The platform layer implements the core functionality on which the higher-level functions of the solution layer are built. In general, configuration and policy are set in the platform layer and govern the operation of the solution layer.

The following integrations are provided to support platform functionality:

  • Password Management
  • SSO
  • Duo Security
  • Stream exports

In addition to the elements supporting enterprise resource management,

  • resource management
  • dashboards
  • ticketing
  • reporting

the platform layer supports a multi-tenancy model for managing system accounts and users, which is a key construct for scoping the platform. Tenancy partitions the platform in a hierarchical arrangement of a partner entity with multiple client entities, each client hosting multiple users. Authorizations, permissions, and roles provide complete, user-based management functionality, shown as Users, Groups, and RBAC in the figure.

Agent and gateway components enable distributed operation in a cloud environment. Coresident with the service or network resource they monitor, they aggregate and forward data from the managed devices to the cloud. They can also be configured to run automated scripts and enter other housekeeping functionality.

Finally, the API provides a full-featured REST interface to automate management operations at scale. The following figure generalizes the API interface:

API

Solution layer

The solution layer, building on the services of the platform later, implements the functionality needed for ITOM and IAOps. It consists of hybrid discovery and monitoring, event and incident management, and remediation and automation.

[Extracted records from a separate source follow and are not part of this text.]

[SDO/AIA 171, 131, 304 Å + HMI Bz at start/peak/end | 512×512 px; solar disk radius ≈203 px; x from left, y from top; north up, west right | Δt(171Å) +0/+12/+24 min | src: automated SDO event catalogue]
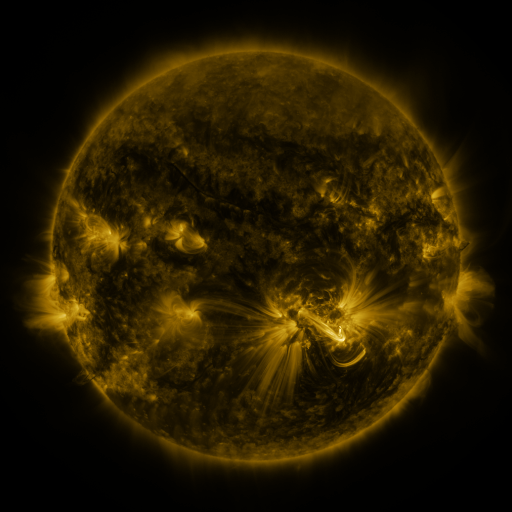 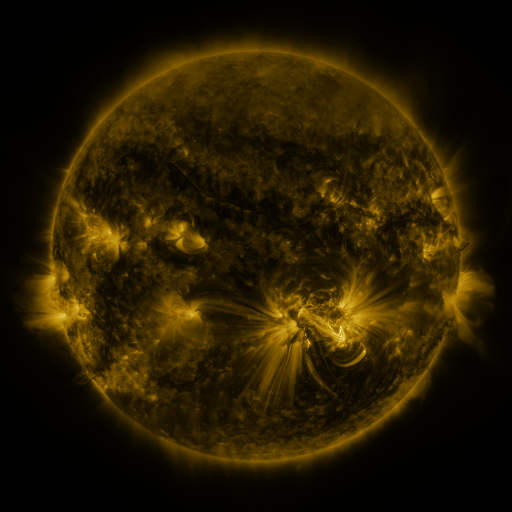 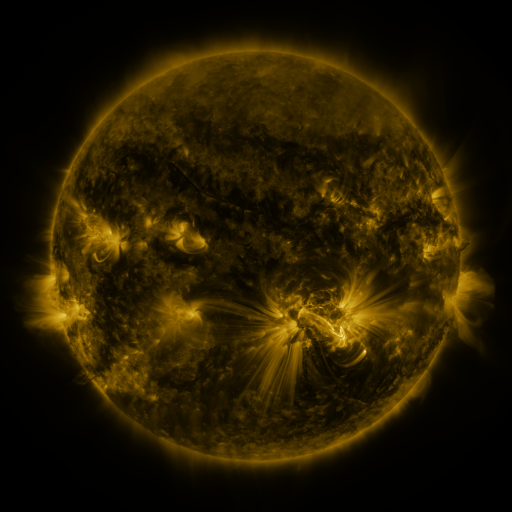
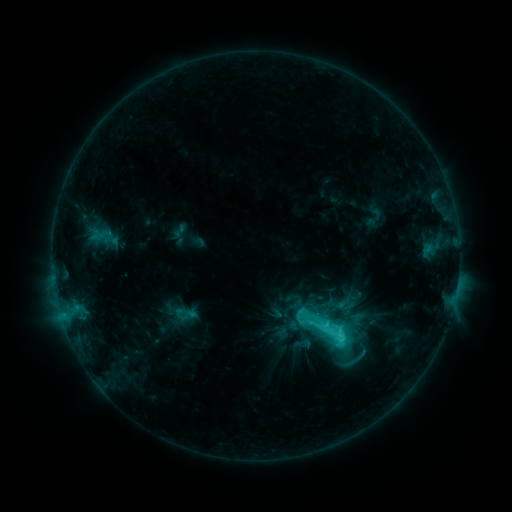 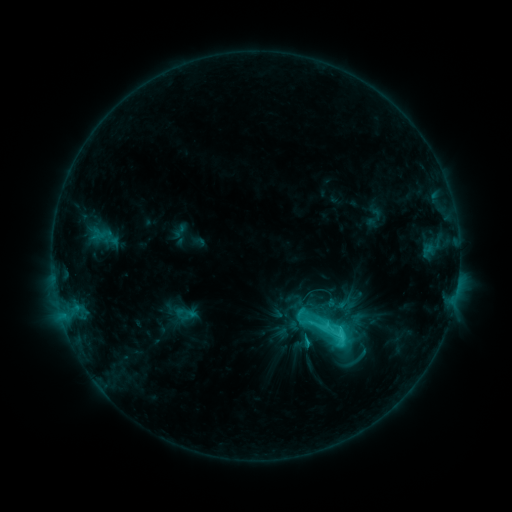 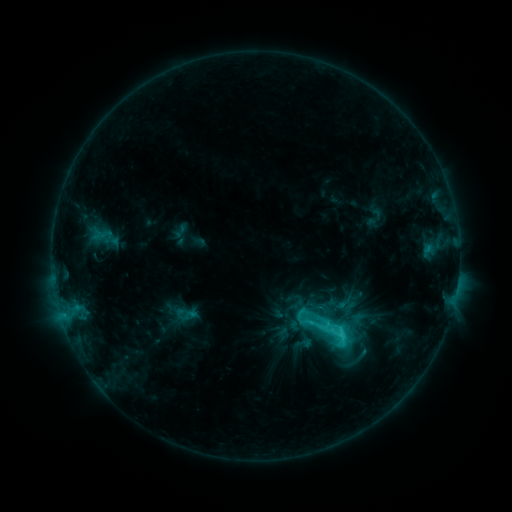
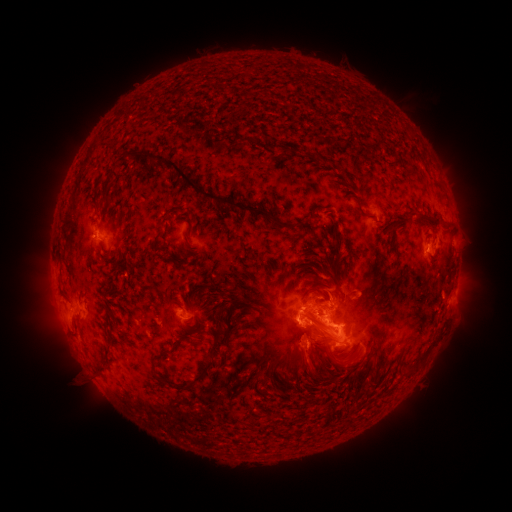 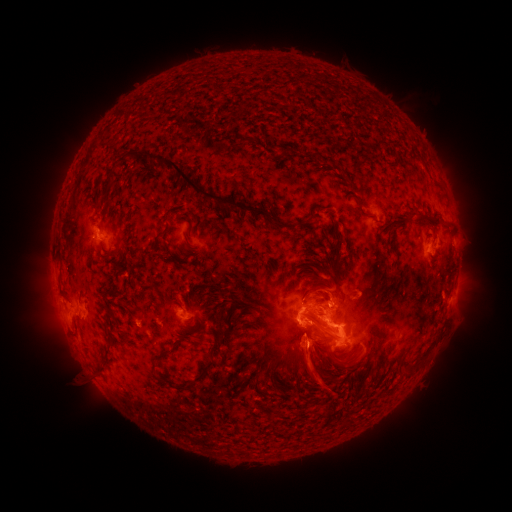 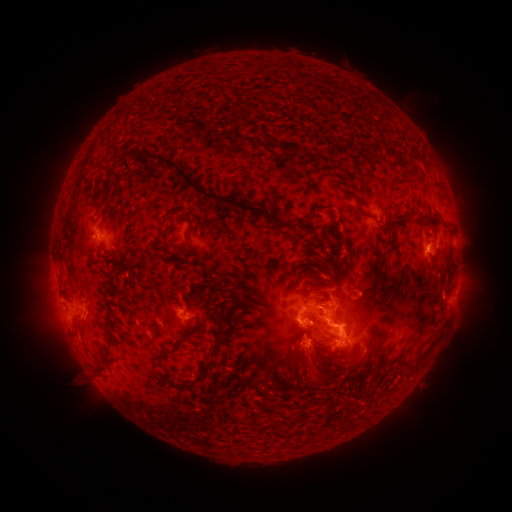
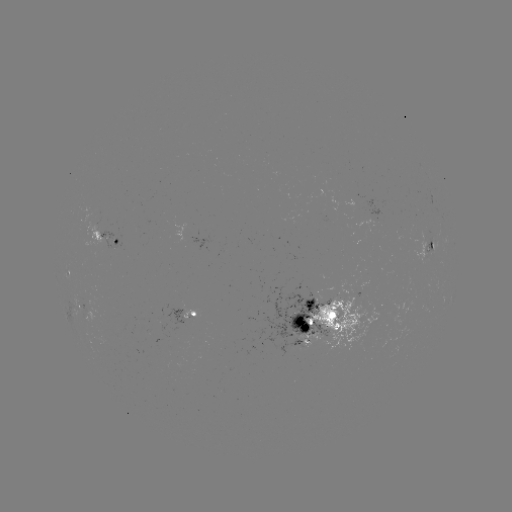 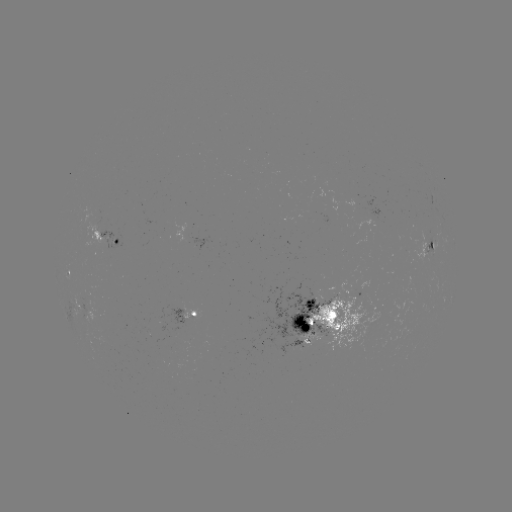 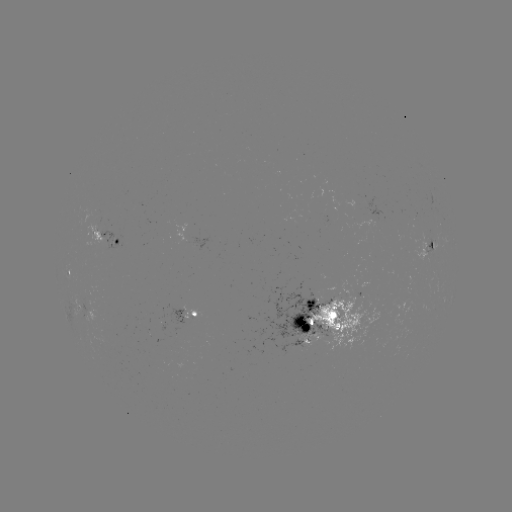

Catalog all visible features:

Integrations are provided to support the functionality of each of these areas:

  • discovery and monitoring integrations:

    • Public cloud
    • Cloud native
    • Compute
    • Data exports
    • Network
    • Storage
  • event management integrations:

    • Collaboration
    • Configuration automation
    • Custom integration
    • Patch management
    • Third-party events
    • Ticketing and ITSM

Hybrid discovery and monitoring

A broad range of IT resources across datacenter, public cloud, and cloud native environments can be discovered and monitored with agent-based and agentless monitors. These include:

  • Datacenter applications, URLs, containers, servers, and network resources.
  • Public cloud environments of compute instances, databases, load balancers, and PaaS services.
  • Cloud native environments with containers and orchestrators.

Built-in monitors are provided that capture availability and performance metrics and observer optimal threshold limits for supported resources. You can extend the platform to monitor any kind of IT resource by writing custom monitor scripts.

Event and incident management

Events represent business-impacting issues that require a response. Event and incident management uses escalation policies to aggregate, interpret, and act on events detected by monitors, resource diagnostics, and third-party integrations.

Using service maps, you can visualize the relationship between monitored resources and assess business and user impact based on resource health.

Event interpretation and response can be automated. Automation correlates and suppresses alerts, notifies users, and creates incident tickets for alerts that need operator intervention.

Remediation and automation

Event remediation and automation can also be automated by composing workflows to handle events. This includes SMS, voice, and email notification. Remote SSH is also supported for alert resolution.